US intermodal spot rates point to weak Lunar New Year surge

US intermodal spot rates point to weak Lunar New Year surge

U.S. domestic intermodal spot rates aren’t rising, suggesting the traditional surge of imports ahead of Chinese New Year, when Asia factories close for about two weeks, is weak.

Average intermodal spot rates for the top 18 lanes in the week ending Feb. 8 were down 0.9 percent week-over-week and 12.3 percent year-over-year at $1,777.78, according to data on all-inclusive 53-foot door-to-door spot pricing quoted by railroads and provided by third-party logistics provider IDS. U.S. retailers’ high inventories may have dampened import demand tied to the massive holiday, which kicked off Feb. 8.

“We continue to see very little movement on the rates as we work through a slow February,” Shelli Austin, president of transportation at IDS, told JOC.com. “I don’t expect to see very many changes on the rates through the rest of February especially with the slowdown created by Chinese New Year.”

Spot rates from Los Angeles to Chicago were down 0.8 percent week-over-week for the week ending Dec. 21, a $15 decrease. Spot rates on that lane were also down 16.7 percent year-over-year, a decrease of $305. Spot rates to move a container from L.A. to Dallas were down 0.7 percent week-over-week, or $15. Those rates were also down 10.1 percent year-over-year, a $215 decrease.

Inventories at retailers nationwide have been much higher than they typically are this time of year after shippers retooled their promotional calendars before and during the protracted labor negotiations between the International Longshore and Warehouse Union and the Pacific Maritime Association and a warmer-than-usual winter stuck some retailers with excess winter clothing and supplies.

Seasonally adjusted retail inventories rose 0.4 percent from November and 5.4 percent year-over-year in December to $588.8 billion, according to the U.S. Census Bureau. Retail sales in December were roughly flat at $395.3 billion, the Commerce Department bureau said. That pushed the retail inventory-to-sales ratio from 1.48 in November to 1.49 in December.

The pre-Chinese New Year surge does appear to have taken hold at the ports of Los Angeles and Long Beach, with imports on a year-over-year basis rising 41.6 percent and 30.3 percent, respectively. Granted, the comparisons were strengthened by a weak January 2015, when the ports were at the brink of gridlock as the showdown between longshoremen and employers intensified.

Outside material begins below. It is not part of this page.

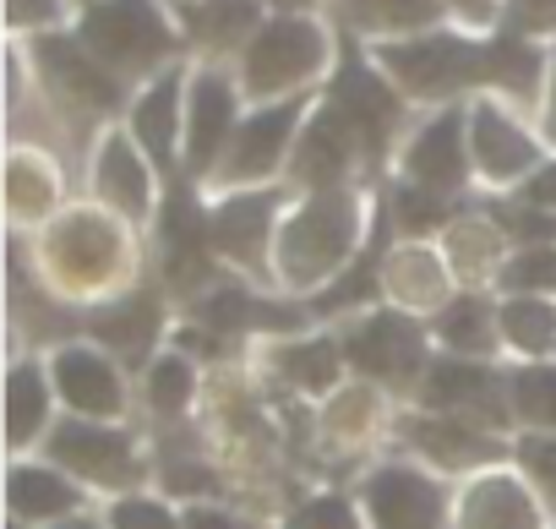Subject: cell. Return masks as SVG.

The result was a less traditional peak season and less predictable spot rate market altogether. It’s contributed to a general decline in demand for intermodal services. Intermodal volume growth ground to a near-halt in 2015 and traffic was up a solid, but not spectacular, 3.4 percent year-over-year in January, according to data from the Association of American Railroads. That decline in service demand, in turn, has contributed to falling spot rates.

It has led some to question if “peaks” might now be a thing of the past.

The shorter length and diminished impact of last fall’s peak season have some, like David Wedaman, founder and CEO of Re Transportation, convinced that is the case.

“I’m about decided that there’s not going to be any more peaks… You now have a plateau,” Wedaman said in Memphis at the JOC Inland Distribution Conference back in November, at the peak of the non-peak season, as it were.

“I don’t think ‘peaks’ have gone away forever,” Austin told JOC.com Wednesday, “but I do think we are on a down cycle of traditional constrained markets.”

Austin said she remains confident that demand will rise, capacity will tighten and rate changes will return to a more normalized pattern by mid-2016. Her remarks echo similar projections made by Class I railroad executives on fourth-quarter earnings calls last month.

“I still believe there is going to be a turn this year and, yes, more towards the middle to end of the year,” Austin said. “June and July is usually when we see the rail lines start to slowly increase rates in preparation for peak season.”

What’s worrying, she added, is those in the industry who believe peaks are gone for good won’t be prepared.

“The bad part is, when they do hit, it will take everyone by surprise and many of the shippers that have moved away from the protected rates to gamble on the spot market will suffer on finding capacity and when they do find it, the rates will be really high,” Austin said.

That said, Austin added there is always a chance the industry won’t hit the tipping point this summer. “But right now, my gut feeling is that we will.”